Stored data entries

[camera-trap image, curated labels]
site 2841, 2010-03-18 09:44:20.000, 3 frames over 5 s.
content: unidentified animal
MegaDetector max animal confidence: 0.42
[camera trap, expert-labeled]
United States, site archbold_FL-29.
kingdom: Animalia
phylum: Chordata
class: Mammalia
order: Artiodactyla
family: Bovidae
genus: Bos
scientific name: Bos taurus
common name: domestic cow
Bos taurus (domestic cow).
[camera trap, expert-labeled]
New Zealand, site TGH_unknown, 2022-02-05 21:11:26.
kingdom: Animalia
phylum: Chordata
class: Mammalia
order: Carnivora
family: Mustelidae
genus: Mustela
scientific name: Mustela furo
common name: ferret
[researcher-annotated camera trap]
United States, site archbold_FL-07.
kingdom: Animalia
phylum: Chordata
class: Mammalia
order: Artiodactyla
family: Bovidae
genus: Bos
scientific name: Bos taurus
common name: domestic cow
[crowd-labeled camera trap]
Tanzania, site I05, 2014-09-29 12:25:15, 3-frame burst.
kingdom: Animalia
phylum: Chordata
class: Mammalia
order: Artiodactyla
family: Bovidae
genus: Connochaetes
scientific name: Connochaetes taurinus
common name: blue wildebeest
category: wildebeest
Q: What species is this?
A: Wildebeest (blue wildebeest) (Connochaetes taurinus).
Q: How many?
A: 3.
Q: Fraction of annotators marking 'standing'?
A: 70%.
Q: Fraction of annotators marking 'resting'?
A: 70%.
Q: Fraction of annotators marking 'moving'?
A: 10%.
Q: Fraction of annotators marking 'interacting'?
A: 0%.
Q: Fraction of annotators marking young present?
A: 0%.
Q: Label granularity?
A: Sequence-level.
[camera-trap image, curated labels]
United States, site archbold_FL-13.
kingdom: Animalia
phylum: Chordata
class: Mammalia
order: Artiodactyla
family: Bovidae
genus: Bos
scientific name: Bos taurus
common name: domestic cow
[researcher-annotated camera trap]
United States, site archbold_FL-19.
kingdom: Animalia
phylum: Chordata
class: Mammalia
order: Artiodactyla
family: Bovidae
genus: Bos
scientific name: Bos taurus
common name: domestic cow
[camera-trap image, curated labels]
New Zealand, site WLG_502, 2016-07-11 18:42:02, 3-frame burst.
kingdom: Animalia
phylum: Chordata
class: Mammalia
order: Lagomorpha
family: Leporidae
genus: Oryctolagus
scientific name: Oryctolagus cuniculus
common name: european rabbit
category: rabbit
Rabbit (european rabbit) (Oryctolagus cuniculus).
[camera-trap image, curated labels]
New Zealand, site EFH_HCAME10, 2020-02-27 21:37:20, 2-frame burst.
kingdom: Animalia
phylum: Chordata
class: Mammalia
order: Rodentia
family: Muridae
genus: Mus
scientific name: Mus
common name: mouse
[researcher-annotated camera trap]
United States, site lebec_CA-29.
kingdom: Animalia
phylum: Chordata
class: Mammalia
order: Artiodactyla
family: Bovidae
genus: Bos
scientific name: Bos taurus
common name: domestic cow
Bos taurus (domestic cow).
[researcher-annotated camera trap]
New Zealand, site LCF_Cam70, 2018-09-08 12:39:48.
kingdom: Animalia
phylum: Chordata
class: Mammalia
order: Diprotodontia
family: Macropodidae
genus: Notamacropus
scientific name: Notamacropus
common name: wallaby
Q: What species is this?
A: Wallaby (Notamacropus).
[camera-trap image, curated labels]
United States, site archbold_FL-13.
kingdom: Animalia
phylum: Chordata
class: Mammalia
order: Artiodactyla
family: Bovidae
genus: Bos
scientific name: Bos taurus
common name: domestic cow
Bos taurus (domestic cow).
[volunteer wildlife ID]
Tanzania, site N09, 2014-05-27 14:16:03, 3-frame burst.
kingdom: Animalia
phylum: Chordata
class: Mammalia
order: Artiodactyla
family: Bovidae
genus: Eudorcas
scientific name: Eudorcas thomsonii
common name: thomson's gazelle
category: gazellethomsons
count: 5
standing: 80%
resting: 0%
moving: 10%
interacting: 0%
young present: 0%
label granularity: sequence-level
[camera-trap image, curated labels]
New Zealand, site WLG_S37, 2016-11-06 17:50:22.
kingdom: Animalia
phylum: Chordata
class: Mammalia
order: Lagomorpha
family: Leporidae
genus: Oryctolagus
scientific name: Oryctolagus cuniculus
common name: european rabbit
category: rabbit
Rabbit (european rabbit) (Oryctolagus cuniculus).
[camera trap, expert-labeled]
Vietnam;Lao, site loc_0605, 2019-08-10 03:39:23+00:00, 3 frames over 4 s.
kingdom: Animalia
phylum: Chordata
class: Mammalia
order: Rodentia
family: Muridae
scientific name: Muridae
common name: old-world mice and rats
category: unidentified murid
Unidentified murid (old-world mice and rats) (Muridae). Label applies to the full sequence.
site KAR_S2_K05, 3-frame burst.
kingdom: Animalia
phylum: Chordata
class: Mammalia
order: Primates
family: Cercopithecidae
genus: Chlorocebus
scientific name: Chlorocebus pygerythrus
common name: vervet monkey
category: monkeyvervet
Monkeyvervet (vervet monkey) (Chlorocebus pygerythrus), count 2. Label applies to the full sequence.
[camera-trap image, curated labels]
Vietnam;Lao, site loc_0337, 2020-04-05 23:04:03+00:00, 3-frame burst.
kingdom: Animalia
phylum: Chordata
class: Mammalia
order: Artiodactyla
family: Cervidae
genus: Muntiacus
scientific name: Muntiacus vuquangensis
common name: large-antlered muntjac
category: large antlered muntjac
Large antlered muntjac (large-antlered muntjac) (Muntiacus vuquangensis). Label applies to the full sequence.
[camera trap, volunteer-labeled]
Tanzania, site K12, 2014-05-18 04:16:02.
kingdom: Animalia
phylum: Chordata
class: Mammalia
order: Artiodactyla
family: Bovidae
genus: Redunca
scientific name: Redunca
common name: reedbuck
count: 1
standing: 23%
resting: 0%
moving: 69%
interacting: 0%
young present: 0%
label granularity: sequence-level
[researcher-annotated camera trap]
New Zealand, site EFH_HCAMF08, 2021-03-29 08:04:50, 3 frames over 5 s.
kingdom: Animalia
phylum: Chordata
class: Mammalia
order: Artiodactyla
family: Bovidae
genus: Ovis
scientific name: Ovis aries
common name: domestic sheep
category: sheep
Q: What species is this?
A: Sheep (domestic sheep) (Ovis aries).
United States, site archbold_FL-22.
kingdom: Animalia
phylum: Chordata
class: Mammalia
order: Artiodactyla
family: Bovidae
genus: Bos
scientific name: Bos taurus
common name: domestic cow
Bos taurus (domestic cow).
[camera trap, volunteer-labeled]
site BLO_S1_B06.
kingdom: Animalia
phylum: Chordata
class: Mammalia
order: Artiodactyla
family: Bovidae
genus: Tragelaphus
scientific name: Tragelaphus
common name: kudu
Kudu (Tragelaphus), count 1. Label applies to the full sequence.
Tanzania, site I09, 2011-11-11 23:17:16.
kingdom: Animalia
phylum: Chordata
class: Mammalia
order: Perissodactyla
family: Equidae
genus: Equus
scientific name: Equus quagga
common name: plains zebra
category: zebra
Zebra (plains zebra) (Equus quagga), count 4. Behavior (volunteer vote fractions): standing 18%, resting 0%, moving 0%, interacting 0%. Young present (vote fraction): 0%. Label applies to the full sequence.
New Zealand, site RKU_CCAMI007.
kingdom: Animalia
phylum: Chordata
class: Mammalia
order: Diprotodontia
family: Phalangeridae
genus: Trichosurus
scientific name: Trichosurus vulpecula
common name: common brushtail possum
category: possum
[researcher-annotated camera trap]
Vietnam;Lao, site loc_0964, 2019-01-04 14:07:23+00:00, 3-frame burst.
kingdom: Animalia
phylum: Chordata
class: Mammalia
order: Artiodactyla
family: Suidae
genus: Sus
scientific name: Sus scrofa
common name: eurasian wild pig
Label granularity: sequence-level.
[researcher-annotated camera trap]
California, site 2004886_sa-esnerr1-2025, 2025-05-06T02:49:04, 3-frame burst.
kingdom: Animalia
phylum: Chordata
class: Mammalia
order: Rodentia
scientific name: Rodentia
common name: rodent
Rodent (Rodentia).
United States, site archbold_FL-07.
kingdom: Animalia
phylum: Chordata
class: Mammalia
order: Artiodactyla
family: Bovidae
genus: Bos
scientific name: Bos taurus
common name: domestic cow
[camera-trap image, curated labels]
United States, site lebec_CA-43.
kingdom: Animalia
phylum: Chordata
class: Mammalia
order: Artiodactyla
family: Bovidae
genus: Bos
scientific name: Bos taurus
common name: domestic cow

▸ Aim of the task
Starting from the line containing "scientific name: Rodentia", repeat each line through the end of the entries, exactly.

▸ Answer area
scientific name: Rodentia
common name: rodent
Rodent (Rodentia).
United States, site archbold_FL-07.
kingdom: Animalia
phylum: Chordata
class: Mammalia
order: Artiodactyla
family: Bovidae
genus: Bos
scientific name: Bos taurus
common name: domestic cow
[camera-trap image, curated labels]
United States, site lebec_CA-43.
kingdom: Animalia
phylum: Chordata
class: Mammalia
order: Artiodactyla
family: Bovidae
genus: Bos
scientific name: Bos taurus
common name: domestic cow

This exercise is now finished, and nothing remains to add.